Editorial Cartoon
The Maulid vigil was the night before, where, in keeping with customary practice, songs praising the Prophet of Islam were heard throughout the night, on December 23.
The vigil on the Christian part was less pronounced, more of a memorial than a night-long vigil, and during both Maulid and Xmas Day, barazas and sermons rent the airwaves.
Different preachers, and in certain cases senior religious authorities, had things to remind both the government and the nation on what it takes both to keep the peace and to realize the aspirations of the majority towards a promised land of sorts.
On account of the initiatives of the newly inaugurated fifth phase government, there are measures it has taken that met with all-round admiration, locally and abroad, and there are more questionable campaigns whose only justification is a certain reading of the text of laws concerned. Here danger is lurking.
One reason why errors are being made is our heritage of the spirit of law and the constitution, where the proper owner of land is the government, in which case people are by definition only squatters on government land.
So an edict can be issued where a certain category of people lose their right of occupancy on a given stretch of land or assortment of such pieces of land, and no appeal is possible.
There is vast pain being inflicted on various sections of the population on account of wanton demolitions; despite a degree of civil indulgences, it didn’t warrant excesses.
What generally lacks in that sphere is a recognition of the right of inheritance of a piece of land within the United Republic for anyone who is part of the community, if such person takes to using the portion of land for habitation or livelihood, without objection from authorities at that moment.
If reasonable length of time has passed, and a house is, for instance, finished, inhabited and expanding in its occupants, and someone comes up with an edict that it was wrongly built, that edict should constitutionally be incompetent.

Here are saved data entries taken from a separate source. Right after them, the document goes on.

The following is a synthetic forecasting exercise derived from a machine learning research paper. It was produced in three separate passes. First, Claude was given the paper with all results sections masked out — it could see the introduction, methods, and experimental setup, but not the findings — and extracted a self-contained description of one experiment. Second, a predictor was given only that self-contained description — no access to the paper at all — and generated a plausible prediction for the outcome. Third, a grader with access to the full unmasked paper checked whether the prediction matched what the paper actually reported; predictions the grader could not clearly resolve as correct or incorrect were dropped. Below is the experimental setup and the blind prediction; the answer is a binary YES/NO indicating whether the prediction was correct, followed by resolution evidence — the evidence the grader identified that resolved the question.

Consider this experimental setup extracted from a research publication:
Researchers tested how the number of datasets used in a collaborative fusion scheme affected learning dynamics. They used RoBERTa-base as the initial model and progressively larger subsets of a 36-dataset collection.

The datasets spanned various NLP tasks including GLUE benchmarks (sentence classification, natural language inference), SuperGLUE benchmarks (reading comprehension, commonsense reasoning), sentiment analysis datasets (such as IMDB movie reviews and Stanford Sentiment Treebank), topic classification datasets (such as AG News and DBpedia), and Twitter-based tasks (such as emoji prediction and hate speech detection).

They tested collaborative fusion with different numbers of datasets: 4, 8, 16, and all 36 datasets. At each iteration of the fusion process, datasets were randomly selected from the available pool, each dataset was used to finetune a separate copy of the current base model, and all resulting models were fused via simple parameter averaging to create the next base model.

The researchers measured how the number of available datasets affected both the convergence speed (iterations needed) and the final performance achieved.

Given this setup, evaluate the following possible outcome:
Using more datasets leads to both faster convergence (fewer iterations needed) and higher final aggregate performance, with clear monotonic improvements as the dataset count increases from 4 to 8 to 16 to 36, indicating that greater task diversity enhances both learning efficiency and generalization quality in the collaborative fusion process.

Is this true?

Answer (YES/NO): NO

No objection at the start implies the right of use.
Such elevation of rights of owning land at an individual level, the only premise upon which those now using disputed pieces of land on which they built their houses, did not come out in the 2014 Constituent Assembly deliberations.
Its thrust of the latter reflected habitual non-governmental concerns with protecting village land from investors’ encroachment, scarcely any discussion of the rights of squatter-type urban dwellers came up.
Since we lack appropriate instruments in a legal or constitutional context, it is vital that the authorities exercise a keen sense of balance, not just zeal.
With various media pundits trying out a balance sheet of the fifth phase government’s conduct some 50 days since its inauguration, let it be said that measures to ensure that taxes are properly paid have received universal acclamation as they properly focus on justice.
Similarly, sharp interventions in how public funds are used in government departments or parastatal organizations were in good sense and vital, but the demolitions leave plenty to be desired.
So long as no public funds keep those people where they live, no one should make it the first point of call in good governance, to get them out of flood-prone areas. Trading in land is better; one seeks to redevelop: he pays, they leave.